Michela ha 32 anni e lavora per una grande banca (si occupa di attività finanziaria). La sua è stata un’adolescenza serena nonostante le difficoltà – ospedalizzazioni, cure, terapie. «La costanza è quella che premia, la nostra prima arma è di concentrarci su terapia e fisioterapia – ci spiega –  in maniera molto serena con la mia famiglia abbiamo percorso sempre questa strada e abbiamo abbracciato questa malattia». Per Michela è normale alzarsi e fare la fisioterapia, rifarla all’ora di pranzo e la sera. Pratica molto sport e fa molti viaggi – nella valigia mette quello che serve per la fisioterapia e via.

Anche Francesca, 21 anni, ci tiene a precisare che la sua è una vita normale dove trova spazio anche il lavoro e il volontariato (da qualche mese fa parte di Assipromos). La mattina si alza alle 7 per fare la terapia ed essere al lavoro alle 8.30: si tratta solo di «ritagliare qualche spazio in più per le terapie e le cure». Non racconta a tutti della fibrosi cistica perché le dà fastidio essere trattata con commiserazione ed essere apostrofata con un «poverina!». Ma riserva la sua storia alle persone care, al fidanzato e alla sua famiglia. A 13 anni si sentiva demoralizzata, si spaventava per quello che leggeva su internet, ma poi ha capito che la malattia è soggettiva.

Giuseppe, cinquantenne, ha scoperto di avere la fibrosi cistica a 40 anni. In questo modo, fortuna nella sfortuna secondo lui, ha potuto adottare un figlio e fare un lavoro che, altrimenti, gli sarebbero stati preclusi. Da quando ha saputo della fibrosi, la sua vita è cambiata radicalmente. La moglie e il figlio sono il suo universo e la sua forza, cerca sempre di non farli preoccupare troppo. Ai ragazzi dice: «Diventeremo tutti vecchi. E’ importante abituarsi a fare le terapie, non bisogna commettere l’errore di non farle».

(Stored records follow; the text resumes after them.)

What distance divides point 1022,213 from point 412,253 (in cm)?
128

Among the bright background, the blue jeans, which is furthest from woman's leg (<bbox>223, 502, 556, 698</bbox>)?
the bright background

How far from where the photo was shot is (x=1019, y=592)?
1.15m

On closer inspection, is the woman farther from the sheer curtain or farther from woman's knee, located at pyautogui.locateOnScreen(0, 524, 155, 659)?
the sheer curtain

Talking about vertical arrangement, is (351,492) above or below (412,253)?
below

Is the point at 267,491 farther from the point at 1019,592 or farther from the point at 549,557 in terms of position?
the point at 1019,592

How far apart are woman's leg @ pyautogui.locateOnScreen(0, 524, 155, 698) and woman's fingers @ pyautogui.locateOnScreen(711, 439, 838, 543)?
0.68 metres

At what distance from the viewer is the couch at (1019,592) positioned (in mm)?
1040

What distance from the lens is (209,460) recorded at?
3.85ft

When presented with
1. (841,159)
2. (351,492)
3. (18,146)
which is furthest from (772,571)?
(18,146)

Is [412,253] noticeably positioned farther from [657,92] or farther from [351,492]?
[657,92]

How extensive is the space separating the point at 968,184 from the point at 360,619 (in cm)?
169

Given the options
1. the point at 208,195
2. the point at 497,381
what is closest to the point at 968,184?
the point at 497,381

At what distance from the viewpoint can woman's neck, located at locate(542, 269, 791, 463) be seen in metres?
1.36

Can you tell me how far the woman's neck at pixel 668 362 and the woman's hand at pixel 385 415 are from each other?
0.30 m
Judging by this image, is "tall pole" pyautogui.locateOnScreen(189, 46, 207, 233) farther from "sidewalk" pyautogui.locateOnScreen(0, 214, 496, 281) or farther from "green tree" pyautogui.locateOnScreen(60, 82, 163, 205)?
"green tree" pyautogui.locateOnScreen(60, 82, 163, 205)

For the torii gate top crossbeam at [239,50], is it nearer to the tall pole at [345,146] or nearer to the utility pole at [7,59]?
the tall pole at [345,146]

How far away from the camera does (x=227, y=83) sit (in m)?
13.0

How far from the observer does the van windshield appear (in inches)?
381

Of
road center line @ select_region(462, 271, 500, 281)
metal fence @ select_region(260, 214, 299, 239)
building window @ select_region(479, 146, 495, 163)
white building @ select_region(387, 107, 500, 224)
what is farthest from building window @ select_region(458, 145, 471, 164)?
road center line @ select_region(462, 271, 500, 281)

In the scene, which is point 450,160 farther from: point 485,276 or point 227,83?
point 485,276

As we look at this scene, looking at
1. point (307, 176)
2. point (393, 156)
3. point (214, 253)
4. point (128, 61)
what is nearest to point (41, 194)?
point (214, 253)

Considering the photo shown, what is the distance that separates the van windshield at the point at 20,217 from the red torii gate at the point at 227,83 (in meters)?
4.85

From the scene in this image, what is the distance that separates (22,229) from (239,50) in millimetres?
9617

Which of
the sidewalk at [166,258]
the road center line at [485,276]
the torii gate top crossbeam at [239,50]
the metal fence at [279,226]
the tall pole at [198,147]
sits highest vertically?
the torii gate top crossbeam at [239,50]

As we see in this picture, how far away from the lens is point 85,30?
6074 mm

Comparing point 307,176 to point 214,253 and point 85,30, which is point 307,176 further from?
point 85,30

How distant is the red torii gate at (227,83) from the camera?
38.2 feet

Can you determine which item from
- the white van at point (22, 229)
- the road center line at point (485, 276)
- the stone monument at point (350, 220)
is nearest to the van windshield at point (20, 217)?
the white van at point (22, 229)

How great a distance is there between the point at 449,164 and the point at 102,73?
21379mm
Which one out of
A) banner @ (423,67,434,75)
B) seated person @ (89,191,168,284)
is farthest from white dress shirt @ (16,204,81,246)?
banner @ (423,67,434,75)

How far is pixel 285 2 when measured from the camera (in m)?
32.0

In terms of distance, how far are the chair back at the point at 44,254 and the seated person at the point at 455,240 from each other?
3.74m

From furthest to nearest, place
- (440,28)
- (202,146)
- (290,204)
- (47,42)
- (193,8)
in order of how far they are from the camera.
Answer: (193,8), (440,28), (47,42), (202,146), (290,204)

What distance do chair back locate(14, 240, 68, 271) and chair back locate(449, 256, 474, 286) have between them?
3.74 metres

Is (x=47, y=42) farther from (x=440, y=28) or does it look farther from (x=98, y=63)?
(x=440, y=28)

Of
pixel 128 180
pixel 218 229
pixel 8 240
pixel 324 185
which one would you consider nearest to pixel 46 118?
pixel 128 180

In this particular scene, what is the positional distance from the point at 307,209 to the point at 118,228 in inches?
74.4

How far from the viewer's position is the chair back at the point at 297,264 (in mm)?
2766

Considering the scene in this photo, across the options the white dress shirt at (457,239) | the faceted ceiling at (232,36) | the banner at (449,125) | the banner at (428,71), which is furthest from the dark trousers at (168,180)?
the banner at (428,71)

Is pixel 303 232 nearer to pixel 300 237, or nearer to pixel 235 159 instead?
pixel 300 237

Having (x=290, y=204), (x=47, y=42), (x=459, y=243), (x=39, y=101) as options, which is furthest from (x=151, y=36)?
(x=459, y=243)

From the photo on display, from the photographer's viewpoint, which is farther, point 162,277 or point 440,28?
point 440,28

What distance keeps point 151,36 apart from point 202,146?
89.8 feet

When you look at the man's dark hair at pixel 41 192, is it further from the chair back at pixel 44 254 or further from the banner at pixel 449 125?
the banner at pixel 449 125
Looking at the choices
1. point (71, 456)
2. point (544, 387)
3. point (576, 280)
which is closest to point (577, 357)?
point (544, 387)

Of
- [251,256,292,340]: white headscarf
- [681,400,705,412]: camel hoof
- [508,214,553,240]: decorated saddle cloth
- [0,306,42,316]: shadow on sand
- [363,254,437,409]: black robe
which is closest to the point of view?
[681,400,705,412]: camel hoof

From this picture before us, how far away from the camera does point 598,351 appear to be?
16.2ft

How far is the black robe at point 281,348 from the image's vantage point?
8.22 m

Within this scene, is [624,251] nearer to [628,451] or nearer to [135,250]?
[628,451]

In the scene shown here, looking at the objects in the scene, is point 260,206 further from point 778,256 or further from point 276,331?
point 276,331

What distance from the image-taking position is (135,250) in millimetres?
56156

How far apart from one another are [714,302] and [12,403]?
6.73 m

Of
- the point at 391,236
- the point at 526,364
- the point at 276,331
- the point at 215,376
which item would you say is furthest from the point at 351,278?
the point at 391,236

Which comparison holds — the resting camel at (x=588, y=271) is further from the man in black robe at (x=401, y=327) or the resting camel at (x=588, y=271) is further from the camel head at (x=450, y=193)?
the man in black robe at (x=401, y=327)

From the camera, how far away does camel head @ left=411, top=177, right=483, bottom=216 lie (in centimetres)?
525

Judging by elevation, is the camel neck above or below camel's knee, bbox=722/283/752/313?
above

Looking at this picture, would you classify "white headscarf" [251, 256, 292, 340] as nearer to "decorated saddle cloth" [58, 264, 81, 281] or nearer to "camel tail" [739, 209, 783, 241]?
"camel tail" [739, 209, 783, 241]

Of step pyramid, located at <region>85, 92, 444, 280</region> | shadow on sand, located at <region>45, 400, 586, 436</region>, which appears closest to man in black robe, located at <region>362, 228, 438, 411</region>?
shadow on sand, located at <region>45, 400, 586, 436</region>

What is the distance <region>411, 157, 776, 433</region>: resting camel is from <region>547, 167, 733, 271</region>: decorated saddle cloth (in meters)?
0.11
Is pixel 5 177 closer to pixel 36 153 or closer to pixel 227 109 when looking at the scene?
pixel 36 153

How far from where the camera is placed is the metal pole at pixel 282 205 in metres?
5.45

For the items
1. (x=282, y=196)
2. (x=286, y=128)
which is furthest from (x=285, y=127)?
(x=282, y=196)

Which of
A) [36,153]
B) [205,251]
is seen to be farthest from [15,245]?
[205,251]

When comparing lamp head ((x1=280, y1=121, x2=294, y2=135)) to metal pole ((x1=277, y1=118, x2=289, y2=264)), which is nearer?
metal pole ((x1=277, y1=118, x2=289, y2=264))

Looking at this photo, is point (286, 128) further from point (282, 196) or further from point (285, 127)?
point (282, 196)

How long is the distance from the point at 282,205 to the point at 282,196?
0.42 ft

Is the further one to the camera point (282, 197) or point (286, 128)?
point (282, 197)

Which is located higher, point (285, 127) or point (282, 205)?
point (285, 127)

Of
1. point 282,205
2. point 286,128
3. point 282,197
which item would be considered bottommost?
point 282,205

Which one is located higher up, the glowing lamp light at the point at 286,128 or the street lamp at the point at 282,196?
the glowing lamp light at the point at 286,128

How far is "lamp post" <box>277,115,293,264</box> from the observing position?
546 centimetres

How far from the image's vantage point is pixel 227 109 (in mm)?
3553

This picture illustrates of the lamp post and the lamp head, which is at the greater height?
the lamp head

Tra i tanti interventi dei genitori, ha preso la parola anche Filippo, papà di Stefania che ora ha 21 anni. Insieme alla moglie ha sempre fatto fare tutte le cure alla bambina attraverso il gioco. Fin da piccola Stefania ha fatto le terapie in modo autonomo perché si abituasse a prendersi cura di sé. Per capire che «quello che fai, lo fai tu perché ti devi volere bene». I genitori la esortano a non vergognarsi, a prendere in pubblico le sue compresse. Ma arrivati all’adolescenza, anche se non tutti, ragazzi e ragazze tendono a mollare. Così Stefania arriva a voler mollare tutto, il nuoto gli amici. «Stefania si stava allontanando – racconta il papà – ci siamo messi a inseguirla e a farla tornare sui suoi passi». Stefania viene raggiunta. Riprende il nuoto. Decide di praticarlo a livello agonistico. Comincia con i 50 metri stile libero. Poi con i 100, i 200, i 400. Ma non si ferma: arrivano gli 800 e infine i 1500 – 72 vasche. Per un totale di 64 medaglie, la vittoria del titolo di campionessa regionale, le Olimpiadi sfiorate. Un esempio e una speranza per tutti.